On the 27th, Pete and co-manager Chris Stamp fly to New York City, the first trip by any member of The Who to America. Shortly after his arrival, Pete attends a luncheon for Herman's Hermits who are beginning their 1966 U.S. tour. A reporter from Datebook magazine gets an interview from an irritable Pete while he is photographed by Linda Eastman."I don't know why I'm here, at somebody else's luncheon...Two of your lousy record companies haven't been able to get us a hit in America. Without a hit record, we can't get a visa to perform." When a girl recognizes him and asks if Keith is there because her brother wanted Keith's drumsticks, Pete snarls "He's not here. And if he were, I'm quite sure he wouldn't give you his drumsticks."
Afterwards he and Stamp attend a meeting with attorney Allen Klein on a yacht in the Hudson River. Klein is then partnered with Andrew Loog Oldham, manager of The Rolling Stones, who is also on the yacht during the meeting, but remains on the other side of the craft, feigning lack of interest. Klein wants to propose a scheme to get The Who out of their current difficulties over the lawsuit with their former producer Shel Talmy that has stymied their efforts to move to the Reaction label in the U.K. and the Atco label in the U.S. Klein leads Pete to understand that the Talmy troubles will end only if he fires Lambert and Stamp and lets Klein and Loog-Oldham run The Who. Pete instead gives Stamp authority to represent him in the negotiations and leaves to make a gig on the 29th at the University of Sheffield. Klein pays for Pete's first class ticket back home.

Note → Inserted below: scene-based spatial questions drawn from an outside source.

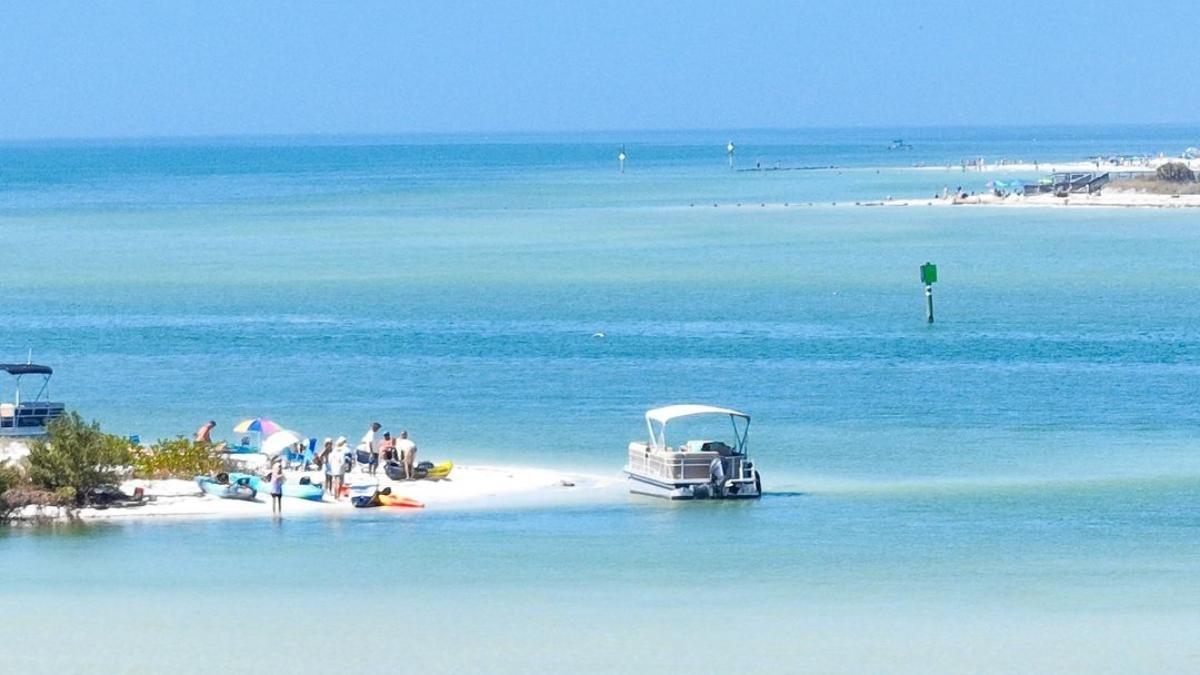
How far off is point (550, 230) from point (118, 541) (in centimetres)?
9847

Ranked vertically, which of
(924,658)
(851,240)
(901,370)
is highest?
(851,240)

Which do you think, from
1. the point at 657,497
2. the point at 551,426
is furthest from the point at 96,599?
the point at 551,426

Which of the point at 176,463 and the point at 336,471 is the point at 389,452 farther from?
the point at 176,463

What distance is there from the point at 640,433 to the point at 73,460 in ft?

While in New York, Stamp, with the help of Klein, makes a deal with Decca Records for The Who to return to the label. The Who get a £17,000 advance, 10% royalties from their U.S. releases and the ability to act as free agents in the rest of the world. The lawsuit by Talmy remains unsettled but is now confined to the United Kingdom. Klein somehow ends up with a piece of Pete's song publishing rights, a fact Pete doesn't discover until eleven years later.
Despite the first class accommodations, Pete arrives in London with jet lag that forces him to pull over to the side of the M1 and take a nap. That night's Who concert is cancelled. Support group Tony Rivers and The Castaways fill in.
June 1956 (60 years ago)
New records: "Que Sera, Sera (Whatever Will Be, Will Be)" - Doris Day; "Whole Lot of Shakin' Going On" - Jerry Lee Lewis; "My Prayer" - The Platters; "Rip It Up"/"Ready Teddy" - Little Richard
Eleven-year old Pete spends the summer on the Isle of Man where his dad is playing with The Squadronaires at the Palace Ballroom.